Step 5: Add a dataset

The first thing you’re asked for is the title of the dataset. Keep this short, sweet and descriptive, telling users what the dataset is about.

Step 7: Descriptively name a dataset

Next is the description, you can use this to give extra context to the data. This can be as long or as short as you'd like

Step 8: Add a description to your dataset

Now, provide the name and web address of the person of organisation who is publishing the data. Data users like this, so they know who to contact with any questions.

Step 9: Add publication details to your dataset

Next, you can choose the license. This lets people know what they can or can't do with the data

Step 10: Add license details to your dataset

The license options are as follows:

Creative Commons Attribution 4.0

Choose this license if you want anyone to use your data on the understanding that they credit you or your organisation

Creative Commons Attribution Share-Alike 4.0

Choose this license if you want anyone to use your data with the same restrictions as above, with the added requirement that anything created using your data is released under the same license

CC0 1.0

Choose this license if you want anyone to use your data with no restrictions

Open Government License 3.0 (United Kingdom)

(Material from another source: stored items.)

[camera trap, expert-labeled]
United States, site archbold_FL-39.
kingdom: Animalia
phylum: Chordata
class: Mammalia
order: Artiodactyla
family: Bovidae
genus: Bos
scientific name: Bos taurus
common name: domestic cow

This license is same as Creative Commons Attribution, but created for UK government. Choose this license if the data you are creating is published by a UK national or local government agency

Open Data Commons Attribution License 1.0

This license is similar to Creative Commons Attribution, but applies specifically to data

Open Data Commons Public Domain Dedication and License 1.0

This license is similar to CC0, but applies specifically to data

For more information of open data licensing, see the ODI’s guide to open data licensing.

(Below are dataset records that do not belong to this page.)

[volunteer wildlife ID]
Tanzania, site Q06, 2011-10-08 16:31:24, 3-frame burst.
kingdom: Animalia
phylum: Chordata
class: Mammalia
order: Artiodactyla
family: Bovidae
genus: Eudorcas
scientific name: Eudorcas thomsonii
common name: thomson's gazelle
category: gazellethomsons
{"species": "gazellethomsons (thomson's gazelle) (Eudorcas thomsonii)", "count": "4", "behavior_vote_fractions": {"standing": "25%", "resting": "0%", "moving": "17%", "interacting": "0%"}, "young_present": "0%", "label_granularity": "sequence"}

You can also choose whether to publish your data privately or publicly. Only people with paid Github accounts can publish privately, so leave this to 'yes' for now.

Step 11: Determine visibility of your dataset

Next, choose how often you think the data will be updated - this lets data reusers know if this data is likely to change

Step 12: Add publication frequency details to your dataset

Now comes to nitty gritty part, adding the data. Choose a title and description for your data file, then click 'Choose file' to choose a CSV file to upload.

Step 13: upload data files

Once the file has uploaded, you can scroll down and click 'Submit' to create your dataset. You'll then see a notice telling you your data has been queued for creation. Within a few minutes, you should recieve an email, with a link allowing you to see your dataset in all its glory!